TAREFA PROPOSTA A » No trecho sobre revolução social, o que a revolução é em relação à evolução?
TAREFA PROPOSTA B » Transcreva do trecho sobre revolução social, sem alterar nada, a passagem que começa em "Tenham sempre em" e segue até "chama, do fogo.".
TAREFA PROPOSTA C » Liste os adjetivos que o trecho sobre revolução social usa para caracterizar a evolução social depois que ela encontra oposição.

Já vimos que a estrutura social repousa sobre ideias, o que implica que mudar a estrutura pressupõe ideias mudadas. Em outras palavras: as ideias sociais têm de mudar, antes que possa ser construída uma nova estrutura social.

A revolução social, portanto, não é acidental, nem algum tipo de evento inesperado, repentino. Nada há de inesperado ou repentino na revolução social, porque as ideias não mudam da noite para o dia. Elas crescem devagar, gradualmente, lentamente, como uma planta ou uma flor. Daí que a revolução social é um resultado, um passo, um desenvolvimento, o que implica que ela é evolucional. Desenvolve-se até um ponto em que números consideráveis de pessoas já abraçaram as novas ideias e estão decididas a pô-las em prática. Quando tentam fazê-lo e encontram oposição, então a evolução social lenta, silenciosa e pacífica torna-se rápida, militante e violenta. A evolução torna-se revolução.

Tenham sempre em mente, portanto, que evolução e revolução não são coisas separadas e diferentes. Menos ainda são opostas, como alguns creem, erradamente. A revolução é apenas o ponto de ebulição de uma evolução.

Batalha Naval no rio Yangtze rebelião do clã Taiping para se libertar do reinado Qing na China
Porque a revolução é uma evolução que chega ao seu ponto de ebulição, ninguém pode “fazer” uma verdadeira revolução, assim como ninguém pode “fazer” ferver, sem mais nem menos, a água para o chá. O que faz ferver a água é o fogo que haja por baixo da chaleira: a rapidez com que a água alcança o ponto de ebulição depende da força da chama, do fogo.

As condições econômicas e políticas de um país são o fogo aceso por baixo do caldeirão evolucional. Quanto maior a opressão, maior a insatisfação do povo e mais forte a chama. Assim se explica por que os fogos da revolução social varreram a Rússia, o mais atrasado e tirânico dos países, mas não varreram os EUA, onde o desenvolvimento industrial quase alcançou o ponto máximo – e, isso apesar de todas as eruditas demonstrações que Karl Marx fez, do contrário.

MATERIAL FORNECIDO »
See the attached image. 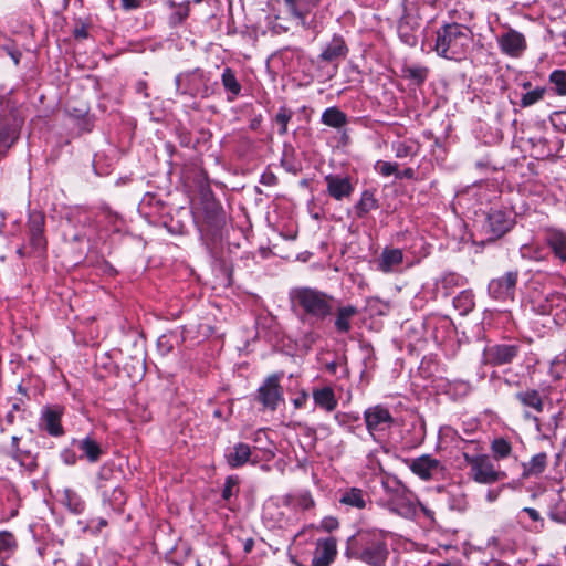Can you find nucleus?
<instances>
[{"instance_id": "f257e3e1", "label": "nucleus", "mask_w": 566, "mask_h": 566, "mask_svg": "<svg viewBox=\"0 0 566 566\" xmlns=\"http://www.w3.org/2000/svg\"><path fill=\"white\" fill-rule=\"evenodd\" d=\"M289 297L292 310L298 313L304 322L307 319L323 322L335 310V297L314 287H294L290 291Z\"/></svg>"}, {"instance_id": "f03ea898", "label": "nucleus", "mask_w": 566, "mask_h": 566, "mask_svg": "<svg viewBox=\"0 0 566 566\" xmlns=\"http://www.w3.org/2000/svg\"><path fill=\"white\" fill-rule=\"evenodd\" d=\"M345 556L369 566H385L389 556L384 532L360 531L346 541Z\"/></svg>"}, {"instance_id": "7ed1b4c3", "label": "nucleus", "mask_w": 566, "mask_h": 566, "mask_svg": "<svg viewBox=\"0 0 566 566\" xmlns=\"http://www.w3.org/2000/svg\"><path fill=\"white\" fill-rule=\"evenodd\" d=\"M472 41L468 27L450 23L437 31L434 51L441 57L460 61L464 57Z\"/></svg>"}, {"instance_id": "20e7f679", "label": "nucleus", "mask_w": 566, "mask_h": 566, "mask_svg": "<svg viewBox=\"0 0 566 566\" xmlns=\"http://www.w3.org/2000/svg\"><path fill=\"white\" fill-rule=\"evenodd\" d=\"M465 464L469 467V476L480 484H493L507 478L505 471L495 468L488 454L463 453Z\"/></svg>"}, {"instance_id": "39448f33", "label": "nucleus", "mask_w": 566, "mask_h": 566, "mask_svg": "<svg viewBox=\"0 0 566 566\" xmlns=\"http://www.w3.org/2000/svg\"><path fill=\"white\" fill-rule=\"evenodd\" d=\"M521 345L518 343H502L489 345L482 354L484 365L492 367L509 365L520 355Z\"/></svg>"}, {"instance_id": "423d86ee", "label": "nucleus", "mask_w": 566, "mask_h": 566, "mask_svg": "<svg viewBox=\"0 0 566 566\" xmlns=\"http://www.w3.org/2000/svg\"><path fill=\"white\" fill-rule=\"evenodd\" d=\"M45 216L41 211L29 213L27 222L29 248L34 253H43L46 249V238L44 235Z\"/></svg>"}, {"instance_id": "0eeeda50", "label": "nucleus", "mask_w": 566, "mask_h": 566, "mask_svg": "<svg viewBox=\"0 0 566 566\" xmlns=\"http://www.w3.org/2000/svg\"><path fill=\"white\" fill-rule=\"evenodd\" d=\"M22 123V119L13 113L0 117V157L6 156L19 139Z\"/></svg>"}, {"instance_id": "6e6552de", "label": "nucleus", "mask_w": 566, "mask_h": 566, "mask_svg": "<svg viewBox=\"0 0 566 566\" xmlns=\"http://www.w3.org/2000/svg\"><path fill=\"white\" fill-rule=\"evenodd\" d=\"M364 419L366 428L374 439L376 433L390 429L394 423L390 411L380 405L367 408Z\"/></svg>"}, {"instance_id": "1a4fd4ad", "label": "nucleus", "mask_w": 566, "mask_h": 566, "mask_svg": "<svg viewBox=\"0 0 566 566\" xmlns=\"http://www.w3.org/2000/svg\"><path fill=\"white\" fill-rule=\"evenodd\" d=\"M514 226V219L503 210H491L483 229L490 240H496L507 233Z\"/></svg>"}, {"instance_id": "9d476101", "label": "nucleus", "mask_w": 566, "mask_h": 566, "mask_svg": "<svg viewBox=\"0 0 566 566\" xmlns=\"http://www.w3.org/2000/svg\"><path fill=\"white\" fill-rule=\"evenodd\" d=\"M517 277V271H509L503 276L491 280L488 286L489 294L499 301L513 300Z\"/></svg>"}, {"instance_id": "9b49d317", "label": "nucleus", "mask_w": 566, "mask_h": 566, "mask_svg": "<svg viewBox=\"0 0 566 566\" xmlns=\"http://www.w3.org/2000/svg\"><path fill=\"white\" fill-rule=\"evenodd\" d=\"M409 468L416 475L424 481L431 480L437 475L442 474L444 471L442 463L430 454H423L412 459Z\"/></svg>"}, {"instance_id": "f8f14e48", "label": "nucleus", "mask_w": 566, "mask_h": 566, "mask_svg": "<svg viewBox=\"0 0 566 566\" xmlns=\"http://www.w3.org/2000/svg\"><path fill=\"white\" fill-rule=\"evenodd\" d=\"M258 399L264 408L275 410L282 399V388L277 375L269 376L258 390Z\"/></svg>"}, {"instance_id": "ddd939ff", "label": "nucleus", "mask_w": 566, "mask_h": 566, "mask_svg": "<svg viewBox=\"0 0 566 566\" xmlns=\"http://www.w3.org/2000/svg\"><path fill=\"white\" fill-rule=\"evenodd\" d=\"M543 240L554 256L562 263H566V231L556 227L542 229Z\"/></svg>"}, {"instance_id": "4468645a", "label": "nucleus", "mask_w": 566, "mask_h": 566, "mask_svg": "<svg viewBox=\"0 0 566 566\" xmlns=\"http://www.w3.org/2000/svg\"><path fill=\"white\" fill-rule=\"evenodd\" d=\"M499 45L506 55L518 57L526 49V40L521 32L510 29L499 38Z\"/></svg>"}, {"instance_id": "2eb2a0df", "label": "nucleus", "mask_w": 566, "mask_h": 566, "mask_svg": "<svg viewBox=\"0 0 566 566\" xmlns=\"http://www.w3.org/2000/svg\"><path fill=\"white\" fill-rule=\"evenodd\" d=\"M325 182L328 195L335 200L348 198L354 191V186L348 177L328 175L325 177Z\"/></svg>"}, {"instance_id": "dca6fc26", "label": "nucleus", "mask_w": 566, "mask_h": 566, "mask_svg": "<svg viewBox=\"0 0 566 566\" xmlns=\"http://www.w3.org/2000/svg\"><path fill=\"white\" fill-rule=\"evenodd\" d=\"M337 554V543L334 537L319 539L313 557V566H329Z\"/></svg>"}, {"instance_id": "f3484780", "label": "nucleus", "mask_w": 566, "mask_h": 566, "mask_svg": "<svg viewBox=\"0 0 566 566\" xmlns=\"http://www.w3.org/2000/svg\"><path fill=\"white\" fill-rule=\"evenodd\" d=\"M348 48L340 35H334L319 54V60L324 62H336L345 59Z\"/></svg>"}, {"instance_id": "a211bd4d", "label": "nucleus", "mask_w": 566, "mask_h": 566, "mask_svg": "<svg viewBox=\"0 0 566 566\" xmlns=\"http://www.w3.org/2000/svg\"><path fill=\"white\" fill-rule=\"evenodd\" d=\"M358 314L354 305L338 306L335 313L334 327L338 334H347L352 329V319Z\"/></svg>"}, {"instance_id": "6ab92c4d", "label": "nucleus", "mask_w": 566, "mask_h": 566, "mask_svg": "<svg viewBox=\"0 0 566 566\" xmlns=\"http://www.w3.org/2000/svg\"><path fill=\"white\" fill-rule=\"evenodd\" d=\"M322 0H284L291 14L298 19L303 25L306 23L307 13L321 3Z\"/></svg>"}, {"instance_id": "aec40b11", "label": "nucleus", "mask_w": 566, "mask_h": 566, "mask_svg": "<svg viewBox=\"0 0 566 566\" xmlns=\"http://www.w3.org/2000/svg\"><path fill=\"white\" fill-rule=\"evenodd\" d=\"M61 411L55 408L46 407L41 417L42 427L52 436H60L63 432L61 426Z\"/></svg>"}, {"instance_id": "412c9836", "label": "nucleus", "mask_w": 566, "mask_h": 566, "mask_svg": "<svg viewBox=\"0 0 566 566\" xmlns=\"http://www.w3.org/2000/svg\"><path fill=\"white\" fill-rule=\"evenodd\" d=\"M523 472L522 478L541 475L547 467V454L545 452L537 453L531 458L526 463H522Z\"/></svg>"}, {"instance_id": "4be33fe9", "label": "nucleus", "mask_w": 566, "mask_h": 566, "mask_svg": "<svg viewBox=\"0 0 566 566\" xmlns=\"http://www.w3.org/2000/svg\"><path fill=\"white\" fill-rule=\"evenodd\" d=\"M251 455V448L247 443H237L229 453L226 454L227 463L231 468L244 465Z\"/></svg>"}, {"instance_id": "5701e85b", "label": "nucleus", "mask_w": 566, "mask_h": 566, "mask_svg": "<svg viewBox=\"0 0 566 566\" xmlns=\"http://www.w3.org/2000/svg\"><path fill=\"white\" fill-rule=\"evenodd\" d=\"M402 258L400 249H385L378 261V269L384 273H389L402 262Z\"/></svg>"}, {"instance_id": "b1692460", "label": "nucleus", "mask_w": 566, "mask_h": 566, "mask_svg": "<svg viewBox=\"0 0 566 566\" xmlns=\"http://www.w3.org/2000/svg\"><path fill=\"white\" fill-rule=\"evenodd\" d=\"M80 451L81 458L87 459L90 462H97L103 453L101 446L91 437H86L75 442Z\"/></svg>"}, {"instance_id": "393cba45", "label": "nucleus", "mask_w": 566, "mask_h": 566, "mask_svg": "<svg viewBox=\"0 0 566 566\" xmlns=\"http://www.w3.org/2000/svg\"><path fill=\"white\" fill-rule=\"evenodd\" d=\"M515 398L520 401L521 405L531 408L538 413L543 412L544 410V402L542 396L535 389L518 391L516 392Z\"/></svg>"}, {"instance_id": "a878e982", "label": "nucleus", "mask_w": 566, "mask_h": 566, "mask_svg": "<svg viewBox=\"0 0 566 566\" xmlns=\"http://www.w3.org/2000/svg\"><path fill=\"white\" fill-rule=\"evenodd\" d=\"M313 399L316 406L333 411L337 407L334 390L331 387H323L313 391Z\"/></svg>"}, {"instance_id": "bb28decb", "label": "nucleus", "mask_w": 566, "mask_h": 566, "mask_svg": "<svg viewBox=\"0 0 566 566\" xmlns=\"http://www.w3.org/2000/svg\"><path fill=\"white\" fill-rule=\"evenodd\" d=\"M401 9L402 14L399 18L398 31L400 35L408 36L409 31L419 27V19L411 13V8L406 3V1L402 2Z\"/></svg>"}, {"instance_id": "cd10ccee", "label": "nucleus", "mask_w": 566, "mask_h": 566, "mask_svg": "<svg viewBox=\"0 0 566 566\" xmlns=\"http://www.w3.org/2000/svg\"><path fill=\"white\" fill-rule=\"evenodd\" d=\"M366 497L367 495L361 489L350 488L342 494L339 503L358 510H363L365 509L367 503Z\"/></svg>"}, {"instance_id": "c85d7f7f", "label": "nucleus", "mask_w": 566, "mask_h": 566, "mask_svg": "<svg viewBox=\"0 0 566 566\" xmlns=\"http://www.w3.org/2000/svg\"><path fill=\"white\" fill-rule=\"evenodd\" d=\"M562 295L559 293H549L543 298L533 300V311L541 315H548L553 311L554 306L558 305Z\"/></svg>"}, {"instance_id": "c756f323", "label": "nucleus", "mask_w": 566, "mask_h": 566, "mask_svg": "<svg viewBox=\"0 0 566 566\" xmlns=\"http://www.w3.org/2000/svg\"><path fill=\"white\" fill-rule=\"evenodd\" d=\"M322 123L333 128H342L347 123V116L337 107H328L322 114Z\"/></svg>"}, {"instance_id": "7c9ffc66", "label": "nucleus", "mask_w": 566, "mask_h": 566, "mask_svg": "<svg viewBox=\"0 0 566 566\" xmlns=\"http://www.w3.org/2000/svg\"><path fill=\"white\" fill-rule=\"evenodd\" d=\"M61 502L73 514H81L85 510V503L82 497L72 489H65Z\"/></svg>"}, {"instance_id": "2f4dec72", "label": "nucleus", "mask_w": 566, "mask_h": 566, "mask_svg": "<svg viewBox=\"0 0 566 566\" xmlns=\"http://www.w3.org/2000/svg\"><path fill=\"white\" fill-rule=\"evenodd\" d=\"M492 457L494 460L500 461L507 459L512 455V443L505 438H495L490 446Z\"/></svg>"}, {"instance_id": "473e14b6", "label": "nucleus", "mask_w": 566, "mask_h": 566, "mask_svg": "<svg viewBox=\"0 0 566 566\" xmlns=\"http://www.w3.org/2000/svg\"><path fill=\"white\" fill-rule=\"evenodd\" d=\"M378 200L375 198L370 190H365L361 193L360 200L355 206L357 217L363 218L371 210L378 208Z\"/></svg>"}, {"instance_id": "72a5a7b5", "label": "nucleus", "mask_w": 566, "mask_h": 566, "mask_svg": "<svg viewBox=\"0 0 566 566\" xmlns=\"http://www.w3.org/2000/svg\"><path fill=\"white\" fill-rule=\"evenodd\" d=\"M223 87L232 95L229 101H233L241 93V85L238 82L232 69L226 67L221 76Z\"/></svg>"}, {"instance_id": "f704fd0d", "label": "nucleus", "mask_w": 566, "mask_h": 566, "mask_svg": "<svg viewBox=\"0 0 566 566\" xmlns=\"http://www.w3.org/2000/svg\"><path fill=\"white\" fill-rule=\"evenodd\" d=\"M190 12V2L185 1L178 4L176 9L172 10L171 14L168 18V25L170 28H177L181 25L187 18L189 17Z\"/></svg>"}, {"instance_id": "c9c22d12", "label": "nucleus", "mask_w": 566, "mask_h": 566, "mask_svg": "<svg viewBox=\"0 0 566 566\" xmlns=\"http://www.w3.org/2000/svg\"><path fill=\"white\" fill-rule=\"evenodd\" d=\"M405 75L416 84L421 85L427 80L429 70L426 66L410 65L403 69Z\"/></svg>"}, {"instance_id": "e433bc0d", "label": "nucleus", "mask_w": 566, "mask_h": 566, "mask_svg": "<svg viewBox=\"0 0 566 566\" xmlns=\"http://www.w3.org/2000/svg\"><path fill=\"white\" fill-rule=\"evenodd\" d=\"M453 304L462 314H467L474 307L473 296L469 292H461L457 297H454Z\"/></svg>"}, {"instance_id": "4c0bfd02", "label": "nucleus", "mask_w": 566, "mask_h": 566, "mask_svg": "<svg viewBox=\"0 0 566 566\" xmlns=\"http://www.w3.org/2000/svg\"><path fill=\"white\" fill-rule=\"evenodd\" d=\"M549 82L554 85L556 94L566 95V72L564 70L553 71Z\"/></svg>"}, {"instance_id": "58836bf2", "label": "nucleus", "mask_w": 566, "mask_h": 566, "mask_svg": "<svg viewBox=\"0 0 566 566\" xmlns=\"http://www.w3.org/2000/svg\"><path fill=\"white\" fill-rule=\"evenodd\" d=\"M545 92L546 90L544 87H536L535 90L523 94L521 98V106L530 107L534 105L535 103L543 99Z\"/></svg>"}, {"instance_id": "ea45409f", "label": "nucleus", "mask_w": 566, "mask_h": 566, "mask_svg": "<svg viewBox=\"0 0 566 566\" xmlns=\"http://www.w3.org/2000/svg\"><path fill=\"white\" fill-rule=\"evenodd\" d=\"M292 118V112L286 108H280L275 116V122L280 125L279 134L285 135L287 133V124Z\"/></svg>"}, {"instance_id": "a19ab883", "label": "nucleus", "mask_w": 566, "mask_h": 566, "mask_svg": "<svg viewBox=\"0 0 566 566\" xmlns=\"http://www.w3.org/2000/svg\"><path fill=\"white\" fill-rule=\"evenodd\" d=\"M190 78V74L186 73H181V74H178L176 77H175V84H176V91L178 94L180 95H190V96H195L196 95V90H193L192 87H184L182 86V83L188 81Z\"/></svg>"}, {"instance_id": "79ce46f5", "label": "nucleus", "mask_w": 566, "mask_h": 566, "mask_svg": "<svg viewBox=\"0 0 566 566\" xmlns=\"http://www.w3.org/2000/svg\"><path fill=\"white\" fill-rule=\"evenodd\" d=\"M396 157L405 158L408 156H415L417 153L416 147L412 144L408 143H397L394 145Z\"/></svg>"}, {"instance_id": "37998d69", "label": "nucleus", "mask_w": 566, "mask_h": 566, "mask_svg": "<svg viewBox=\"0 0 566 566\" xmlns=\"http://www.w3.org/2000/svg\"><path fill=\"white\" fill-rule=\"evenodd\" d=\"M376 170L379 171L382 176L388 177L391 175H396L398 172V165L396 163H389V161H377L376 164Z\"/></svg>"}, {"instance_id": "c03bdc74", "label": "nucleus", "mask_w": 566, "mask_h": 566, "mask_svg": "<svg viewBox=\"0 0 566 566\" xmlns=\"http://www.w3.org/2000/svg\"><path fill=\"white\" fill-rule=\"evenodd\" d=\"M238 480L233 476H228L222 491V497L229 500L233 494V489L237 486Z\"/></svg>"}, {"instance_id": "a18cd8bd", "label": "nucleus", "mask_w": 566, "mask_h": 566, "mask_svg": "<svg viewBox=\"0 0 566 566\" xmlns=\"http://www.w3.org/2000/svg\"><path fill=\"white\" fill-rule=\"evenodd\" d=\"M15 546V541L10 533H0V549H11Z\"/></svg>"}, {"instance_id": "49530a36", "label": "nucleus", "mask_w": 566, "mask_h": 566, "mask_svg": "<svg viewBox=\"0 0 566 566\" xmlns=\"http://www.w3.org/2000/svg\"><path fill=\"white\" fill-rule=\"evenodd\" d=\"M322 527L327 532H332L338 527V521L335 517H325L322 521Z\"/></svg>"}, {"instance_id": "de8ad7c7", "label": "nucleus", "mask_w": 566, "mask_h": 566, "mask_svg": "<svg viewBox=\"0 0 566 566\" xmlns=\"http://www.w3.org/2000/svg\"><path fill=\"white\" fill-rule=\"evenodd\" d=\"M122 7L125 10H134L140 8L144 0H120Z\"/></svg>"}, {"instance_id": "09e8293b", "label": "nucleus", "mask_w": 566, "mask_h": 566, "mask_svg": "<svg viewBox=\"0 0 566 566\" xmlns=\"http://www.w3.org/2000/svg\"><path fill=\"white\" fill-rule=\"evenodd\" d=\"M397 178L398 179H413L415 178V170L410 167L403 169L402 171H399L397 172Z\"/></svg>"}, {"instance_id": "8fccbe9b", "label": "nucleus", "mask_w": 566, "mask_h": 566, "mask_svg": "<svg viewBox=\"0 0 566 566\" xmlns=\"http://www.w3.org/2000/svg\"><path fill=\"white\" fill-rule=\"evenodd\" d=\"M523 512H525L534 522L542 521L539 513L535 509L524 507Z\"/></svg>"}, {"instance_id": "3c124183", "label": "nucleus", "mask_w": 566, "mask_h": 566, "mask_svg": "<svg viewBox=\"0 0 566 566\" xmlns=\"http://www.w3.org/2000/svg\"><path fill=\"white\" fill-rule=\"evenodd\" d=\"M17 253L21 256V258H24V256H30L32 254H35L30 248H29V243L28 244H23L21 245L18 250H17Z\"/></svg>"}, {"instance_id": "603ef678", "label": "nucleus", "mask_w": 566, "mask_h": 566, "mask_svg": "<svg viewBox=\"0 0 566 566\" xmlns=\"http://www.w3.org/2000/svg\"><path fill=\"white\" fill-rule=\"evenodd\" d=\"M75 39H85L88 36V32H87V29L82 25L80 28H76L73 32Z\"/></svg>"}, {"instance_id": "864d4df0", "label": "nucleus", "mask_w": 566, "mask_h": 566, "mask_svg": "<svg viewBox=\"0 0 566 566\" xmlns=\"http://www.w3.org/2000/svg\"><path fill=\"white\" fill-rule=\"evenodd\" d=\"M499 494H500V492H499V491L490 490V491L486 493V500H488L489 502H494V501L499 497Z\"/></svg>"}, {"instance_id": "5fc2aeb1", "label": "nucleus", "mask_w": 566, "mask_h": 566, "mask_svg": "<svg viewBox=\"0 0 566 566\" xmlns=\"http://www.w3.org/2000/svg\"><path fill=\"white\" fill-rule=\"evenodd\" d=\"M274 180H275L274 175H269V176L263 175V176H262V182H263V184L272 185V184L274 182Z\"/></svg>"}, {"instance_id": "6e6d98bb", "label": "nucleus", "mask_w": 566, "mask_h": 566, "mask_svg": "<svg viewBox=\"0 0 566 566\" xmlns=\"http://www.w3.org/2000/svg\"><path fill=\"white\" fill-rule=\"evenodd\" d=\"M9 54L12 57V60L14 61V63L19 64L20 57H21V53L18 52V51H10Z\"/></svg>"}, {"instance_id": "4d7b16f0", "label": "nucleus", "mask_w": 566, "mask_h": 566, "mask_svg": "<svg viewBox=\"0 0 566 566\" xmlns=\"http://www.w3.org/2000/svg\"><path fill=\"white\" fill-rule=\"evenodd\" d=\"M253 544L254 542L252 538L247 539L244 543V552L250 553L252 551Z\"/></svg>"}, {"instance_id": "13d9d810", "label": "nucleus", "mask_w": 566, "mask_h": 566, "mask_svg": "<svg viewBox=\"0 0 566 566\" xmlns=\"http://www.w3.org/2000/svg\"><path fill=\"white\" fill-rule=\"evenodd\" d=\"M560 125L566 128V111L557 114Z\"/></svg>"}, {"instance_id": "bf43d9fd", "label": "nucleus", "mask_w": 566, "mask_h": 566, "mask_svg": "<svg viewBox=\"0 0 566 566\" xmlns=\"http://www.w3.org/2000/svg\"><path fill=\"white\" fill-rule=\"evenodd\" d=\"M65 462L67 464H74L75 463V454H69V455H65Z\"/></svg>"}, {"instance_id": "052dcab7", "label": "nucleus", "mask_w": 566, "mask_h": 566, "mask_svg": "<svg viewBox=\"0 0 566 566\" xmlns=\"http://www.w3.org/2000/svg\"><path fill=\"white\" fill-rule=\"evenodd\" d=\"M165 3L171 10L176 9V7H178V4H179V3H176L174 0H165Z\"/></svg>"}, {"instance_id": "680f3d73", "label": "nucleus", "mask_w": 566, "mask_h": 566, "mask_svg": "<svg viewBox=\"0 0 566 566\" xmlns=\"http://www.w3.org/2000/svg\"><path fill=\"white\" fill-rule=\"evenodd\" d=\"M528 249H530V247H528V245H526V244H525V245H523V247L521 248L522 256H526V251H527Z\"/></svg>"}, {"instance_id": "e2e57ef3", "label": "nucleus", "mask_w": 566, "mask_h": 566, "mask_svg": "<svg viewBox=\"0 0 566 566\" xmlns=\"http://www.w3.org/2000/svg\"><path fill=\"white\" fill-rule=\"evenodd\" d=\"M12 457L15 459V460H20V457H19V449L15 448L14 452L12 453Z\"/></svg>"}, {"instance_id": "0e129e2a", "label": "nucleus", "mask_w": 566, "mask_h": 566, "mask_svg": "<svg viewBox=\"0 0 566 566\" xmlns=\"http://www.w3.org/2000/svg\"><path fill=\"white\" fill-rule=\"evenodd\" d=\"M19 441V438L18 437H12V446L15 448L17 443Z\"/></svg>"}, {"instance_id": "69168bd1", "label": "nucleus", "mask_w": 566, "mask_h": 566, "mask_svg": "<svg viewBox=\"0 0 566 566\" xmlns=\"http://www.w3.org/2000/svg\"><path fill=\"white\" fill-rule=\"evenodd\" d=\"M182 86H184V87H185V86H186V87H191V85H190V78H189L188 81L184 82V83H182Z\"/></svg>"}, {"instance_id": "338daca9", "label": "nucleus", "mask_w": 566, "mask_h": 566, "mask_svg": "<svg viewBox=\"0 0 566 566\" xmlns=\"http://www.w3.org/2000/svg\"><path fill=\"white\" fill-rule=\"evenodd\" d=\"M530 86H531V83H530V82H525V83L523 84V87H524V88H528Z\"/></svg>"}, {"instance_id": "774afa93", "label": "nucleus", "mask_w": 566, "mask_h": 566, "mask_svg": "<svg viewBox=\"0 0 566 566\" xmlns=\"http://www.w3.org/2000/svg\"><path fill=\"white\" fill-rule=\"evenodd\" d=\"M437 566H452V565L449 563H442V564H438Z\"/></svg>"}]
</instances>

RESPOSTA REDIGIDA A » A revolução é o ponto de ebulição de uma evolução.

RESPOSTA REDIGIDA B »
Tenham sempre em mente, portanto, que evolução e revolução não são coisas separadas e diferentes. Menos ainda são opostas, como alguns creem, erradamente. A revolução é apenas o ponto de ebulição de uma evolução.

Batalha Naval no rio Yangtze rebelião do clã Taiping para se libertar do reinado Qing na China
Porque a revolução é uma evolução que chega ao seu ponto de ebulição, ninguém pode “fazer” uma verdadeira revolução, assim como ninguém pode “fazer” ferver, sem mais nem menos, a água para o chá. O que faz ferver a água é o fogo que haja por baixo da chaleira: a rapidez com que a água alcança o ponto de ebulição depende da força da chama, do fogo.

RESPOSTA REDIGIDA C » rápida, militante, violenta